* Brief 1
In the passage on support vector machines, what name is given to the optimization problem that minimizes ||w||^2/2 subject to the margin constraint?
* Brief 2
Translate this sentence from the passage on support vector machines into Spanish: "Deleting the support vectors will change the position of the hyperplane."
* Brief 3
Carry on the passage about support vector machines past its final sentence, in the same explanatory style.

* Given passage
————
Support vectors are data points that are closer to the hyperplane and influence the position and orientation of the hyperplane. Using these support vectors, we maximize the margin of the classifier. Deleting the support vectors will change the position of the hyperplane. These are the points that help us build our SVM.

## Mathematical Formulation

### The primal form

A support vector classifier can be represented mathematically by

$$f(x) = w^T x - b$$

using the output $f(x)$ to determine the class label vector $y$

$$
\begin{equation}
    y =
    \begin{cases}
        1, & f(x) \geq 0 \\
        -1, & f(x) < 0
    \end{cases}
\end{equation}
$$

where $x$ is a feature vector, $w$ is a weight vector, and $b$ is a bias term. For SVMs, the convention is to use class labels $y \in \{-1, 1\}$. This function $f(x)$ represents the classifier's decision function. It looks similar to the problem posed by logistic regression, however with an SVM we don't want just any solution that will divide our data, we want the solution that will do so with the largest margin between our two classes (if possible). This introduces a constraint to our problem. What this ultimately means is that our optimization problem becomes

$$min_{w, b} \frac{||w||^2}{2}$$

subject to

$$y^{(i)}(w^T x^{(i)} - b) \geq 1, i = 1,...,m$$

where $m$ is the number of training examples, indexed by $i$. This formulation is known as the [primal formulation](https://en.wikipedia.org/wiki/Support_vector_machine#Primal_form) of the SVM optimization problem.
————
* Dataset rows

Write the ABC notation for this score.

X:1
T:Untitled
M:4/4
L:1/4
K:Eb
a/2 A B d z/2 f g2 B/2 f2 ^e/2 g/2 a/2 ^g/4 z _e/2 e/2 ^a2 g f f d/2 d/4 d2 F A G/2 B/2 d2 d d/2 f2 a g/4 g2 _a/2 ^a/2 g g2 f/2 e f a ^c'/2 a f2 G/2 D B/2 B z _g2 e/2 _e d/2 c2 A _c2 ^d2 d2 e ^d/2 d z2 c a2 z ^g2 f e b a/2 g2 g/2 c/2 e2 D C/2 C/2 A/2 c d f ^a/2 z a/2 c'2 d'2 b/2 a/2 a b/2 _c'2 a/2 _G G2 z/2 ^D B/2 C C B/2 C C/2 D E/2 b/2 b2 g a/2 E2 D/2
————
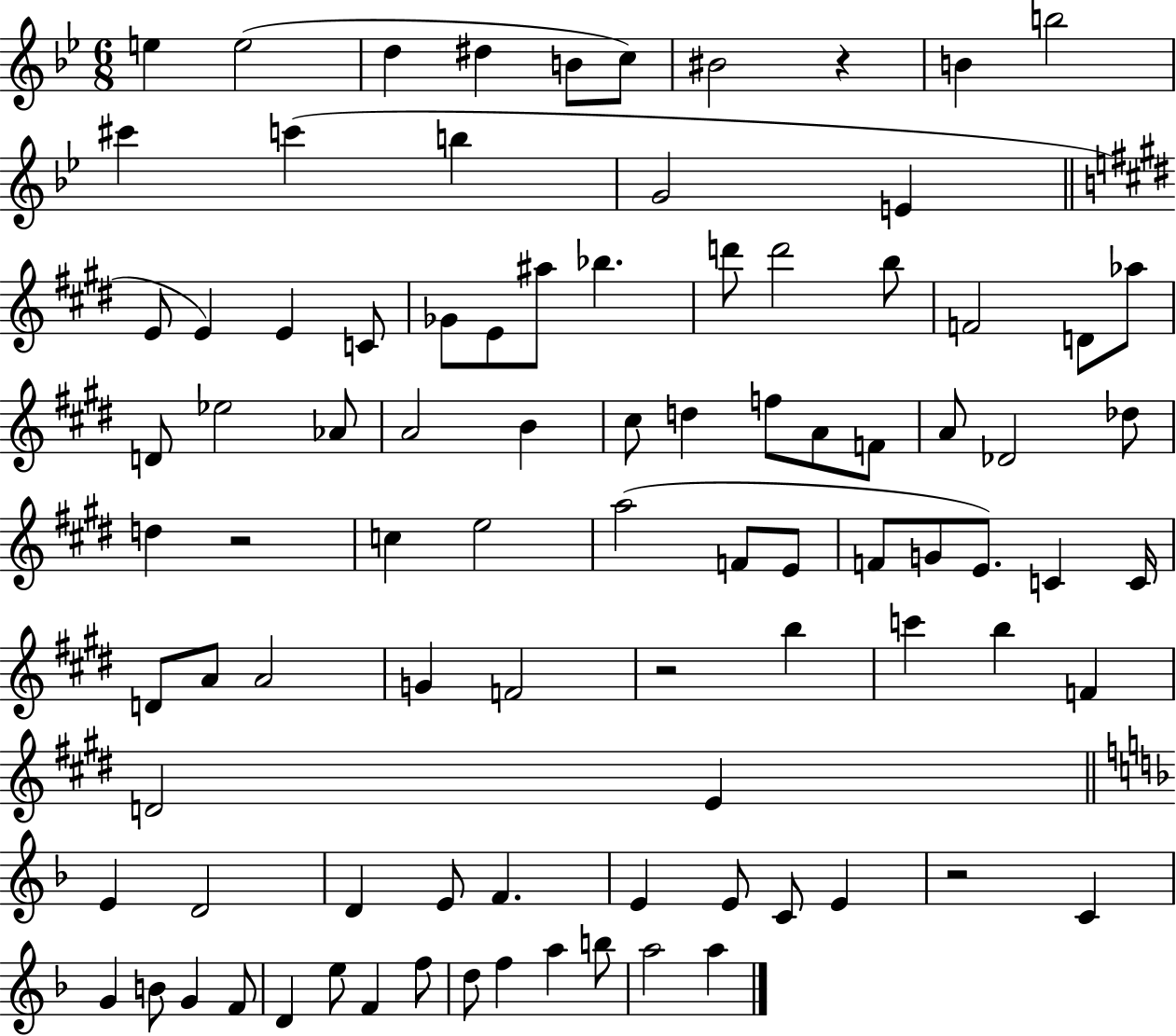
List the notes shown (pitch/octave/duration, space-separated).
————
* Exercise output 1
It is called the primal formulation of the SVM optimization problem.

* Exercise output 2
Eliminar los vectores de soporte cambiará la posición del hiperplano.

* Exercise output 3
This formulation can be solved using existing quadratic programming solvers such as [CVXOPT](http://cvxopt.org/) and other methods (for example see [this paper [PDF]](http://is.tuebingen.mpg.de/fileadmin/user_upload/files/publications/neco_%5B0%5D.pdf). However, there is another formulation of the problem that can be solved without using quadratic programming techniques.

### The dual form

Using Lagrange duality, the optimization problem can be reformulated into the [dual form](https://en.wikipedia.org/wiki/Support_vector_machine#Dual_form) (see [lecture notes for Stanford's CS229 taught by Andrew Ng](http://cs229.stanford.edu/materials.html) for a walkthrough of the math if you're interested).

$$max_{\alpha}W(\alpha) = \sum_{i=1}^m \alpha_i - \frac{1}{2}\sum_{i, j = 1}^m y^{(i)}y^{(j)}\alpha_i \alpha_j \langle x^{(i)}, x^{(j)} \rangle$$

This problem is also subject to the following two constraints:

$$0 \leq \alpha_i \leq C, i = 1,...,m$$
$$\sum_{i=1}^m \alpha_i y^{(i)} = 0$$

Where,
-  $m$ is the number of training examples
-  $x^{(i)}$ is the $i^{th}$ training example feature vector
-  $\langle x^{(i)}, x^{(j)} \rangle$ represents the inner product of the $x^{(i)}$ and $x^{(j)}$ feature vectors
-  $y^{(i)}$ is the class for the $i^{th}$ training example
-  $\alpha_i$ is the Lagrange multiplier associated with the $i^{th}$ training example
-  $C$ is a regularization parameter (larger values introduce less regularization)

When using a kernel $K(x, z)$, with feature mapping function $\phi(x)$, $\langle x^{(i)}, x^{(j)} \rangle$ is replaced with $\langle \phi(x^{(i)}), \phi(x^{(j)})\rangle$.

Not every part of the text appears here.